Abstract
Toplumların siyasal ve kültürel yapılarında bedenin metafor olarak değeri ve bu
değerin karşılığı çokça tartışılmaktadır. Devletin ve iktidar araçlarının bu metaforun
biçimlenmesi üzerindeki rolleri, toplumsal kurumsallıklar ve bunların etki alanlarını
göstermesi bakımından önemlidir. İnsan bedeninin anlamı ve bu anlamın toplumsal
karşılıkları kadın ve erkek algılarının biçimlenmesine yön verirken, bu algının kurumsal
temellerini de oluşturmaktadır. Bedenlerin toplumsal karşılıkları kadın ve erkek algılarını
biçimlendirdiği gibi iki cinse ait davranış biçimlerinin de bu algı üzerinden
gruplandırılmasına katkıda bulunmaktadır. Kadın ve erkek bedenleri birçok açıdan toplum
karşısında bir ve eşit değildir. Din, gelenek, siyaset ve kültürel faktörler kadının “nasıl”lığını
tanımlamaktadır. Bu bağlamda din ve yerel değerler üzerinden katı toplumsal cinsiyet
kalıpları oluşturularak, kadının toplumsal konumu bir bağımlılığa mahkûm edilmektedir. Bu
bağımlılığın birçok sosyal ve kültürel sebepleri kendi içinde bir iç içe geçmişlik taşır.

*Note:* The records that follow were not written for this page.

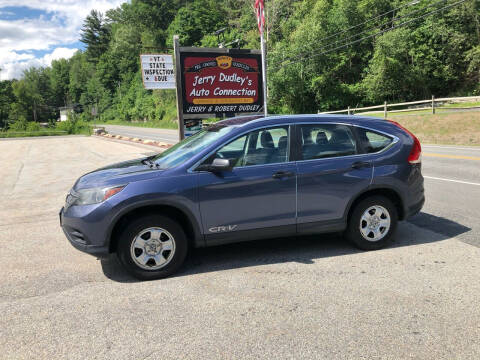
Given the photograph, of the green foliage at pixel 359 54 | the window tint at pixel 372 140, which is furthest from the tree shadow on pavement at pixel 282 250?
the green foliage at pixel 359 54

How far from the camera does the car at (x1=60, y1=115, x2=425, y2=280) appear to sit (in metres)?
3.83

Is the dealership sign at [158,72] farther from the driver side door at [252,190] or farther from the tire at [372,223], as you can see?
the tire at [372,223]

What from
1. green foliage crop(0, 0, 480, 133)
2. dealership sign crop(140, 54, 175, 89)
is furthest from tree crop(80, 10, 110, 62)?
dealership sign crop(140, 54, 175, 89)

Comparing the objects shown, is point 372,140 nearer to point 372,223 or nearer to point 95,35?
point 372,223

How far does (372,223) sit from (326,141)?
45.7 inches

Toplumun bilinçaltında oluşan kadın imgeleri, kadının kendisi dışında algılanma
biçimlerinin hayattaki karşılıklarını oluşturmaktadır. Dolayısıyla kadınlar toplumsal hayata
dahil olurken, bir takım hazır kalıplara sığma çabaları üzerlerindeki iktidar unsurlarını
somutlaştıran öğeler olarak değerlendirilebilir.